- **Things to do**
A) Translate the sentence "The Dover Calais rules will become the Irish Border rules." from the Brexit forum thread into French.
B) Rewrite everything in the Brexit forum thread from "## WolfeTone (26" down to "island of Britain?", replacing "Boris" with "the Prime Minister".
C) Extend the Brexit forum thread from where it stops.

Duke of Marmalade said:


> Yes, Ireland would love to keep going as if nothing has changed.  The pressure will come from the EU.  It is not so much to protect its Single Market, that would take some time to come under any significant threat given the UK is already compliant.  But, as Tusk said, the EU will not make No Deal easy.  This is a point of principle, a principle stated by Barnier at the very beginning - the UK cannot be better off outside the bloc than in it.  It is not revenge (although it has the same effect) it is a warning to other potential exiteers.



This seems perfectly reasonable.

The volume of goods and people that go over the Irish border are minuscule in comparison with the volumes that go across the Narrow Sea.

And the UK MUST find a way to keep that crossing open. That will be come critical for the UK in days not weeks.

The Dover Calais rules will become the Irish Border rules. But we can implement them in Irish time.


----------



## Purple (26 Aug 2019)

This is a very informative piece about the GFA, Brexit and the ECHR.
The main aim of the DUP, as I see it, is to unpick the GFA. They can only do that with the UK out of the ECJ and not bound by the ECHR.


----------



## cremeegg (26 Aug 2019)

Purple said:


> This is a very informative piece about the GFA, Brexit and the ECHR.
> The main aim of the DUP, as I see it, is to unpick the GFA. They can only do that with the UK out of the ECJ and not bound by the ECHR.



I think you meant to include a link ?


----------



## WolfeTone (26 Aug 2019)

EmmDee said:


> So when they say "we won't put up a border", they are just avoiding having to answer the difficult question.



Totally agree. One question I would like put Boris is, if there is no need for border checks on the island of Ireland, then surely there is no need for border checks on the island of Britain?


----------



## Purple (26 Aug 2019)

cremeegg said:


> I think you meant to include a link ?


Sorry, link added.


----------



## Sunny (26 Aug 2019)

Purple said:


> Sorry, link added.



Good article alright.


----------



## Duke of Marmalade (26 Aug 2019)

Purple said:


> This is a very informative piece about the GFA, Brexit and the ECHR.
> The main aim of the DUP, as I see it, is to unpick the GFA. They can only do that with the UK out of the ECJ and not bound by the ECHR.

- **Data lines**
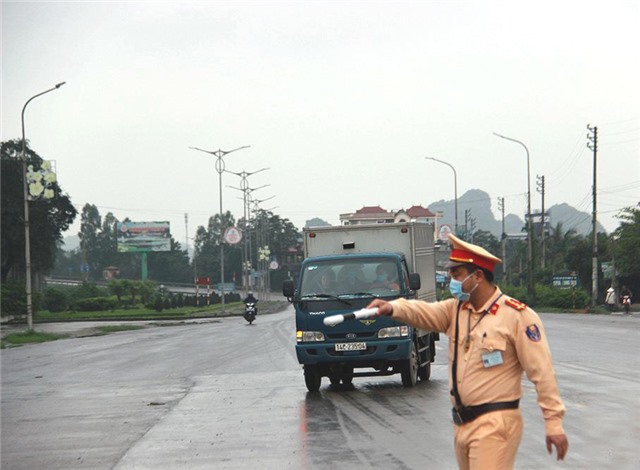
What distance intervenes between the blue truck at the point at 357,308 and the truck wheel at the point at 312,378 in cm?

- **Task results**
A) Les règles de Douvres-Calais deviendront les règles de la frontière irlandaise.

B)
## WolfeTone (26 Aug 2019)

EmmDee said:


> So when they say "we won't put up a border", they are just avoiding having to answer the difficult question.



Totally agree. One question I would like put the Prime Minister is, if there is no need for border checks on the island of Ireland, then surely there is no need for border checks on the island of Britain?

C)
Okay read the article.  Tony Connelly as usual well informed.  But I have a few bones to pick.  He states that the main diff between Sunningdale and GFA was the rights dimension.  Maybe so in the letter but my experience of the referendum on the GFA was that the rights issue was on nobody's radar, and indeed it produced no enhancement to their rights.  The GFA was summed up in the public's minds as 1. Power Sharing for catholics 2. Principle of consent for protestants.  3. Release from prison for terrorists. And of course the great majority across both communities dared to hope that the nightmare might be ending.
The ref was passed with about 99% of catholics in support and 50% of protestants.
Let's not get all in a twist on rights. Really we have little to moan about if we are concerned that Northern nationalists should be able to elect 1 of the 750 MEPs.
The British are renowned for their commitment to social justice and rights.  They fought two horrendous wars against those on the continent who brutally suppressed human rights.  Indeed they have been a leading influence on the EU in this area.
I don't think these days there is much difference between Western democracies on human rights but personally, if I had to chose, I would have more confidence in British long term commitment to human rights than our newly converted friends in Germany, Spain, Italy etc.


----------



## Sophrosyne (26 Aug 2019)

Duke of Marmalade said:


> Let's stick to Ireland, Theobold. I think Boris could easily follow a do nothing strategy in Ireland for quite some time. Even smugglers and Bulgarians etc. need a little time to exploit any gaps. So that really puts it up to EU/Ireland. If EU similarly do nothing then Boris has won - this whole thing about the border was bogus all along. But the EU have to do something and that really puts Leo on a spot.



It _is_ all bogus along with the feigned backstop outrage. It is just an excuse to reject the withdrawal agreement.

The backstop cannot be considered in isolation.

If the UK crashes out, how would it replace the current 46% of its trade with the EU plus the percentage of its trade with non-EU countries negotiated by EU trade deals?

It is not a case of putting it up to the EU or Ireland.

The UK _has_ to negotiate with the EU and it will not be easy.

Current UK posturing is just howling at the moon. How it handles EU withdrawal, including Northern Ireland issues, directly affects its future relations with the EU.

The EU with its power to block trade deals with any of its member states has the upper hand. Negotiations could last several years. In the meantime, loss of trade will begin to bite in all parts of the UK.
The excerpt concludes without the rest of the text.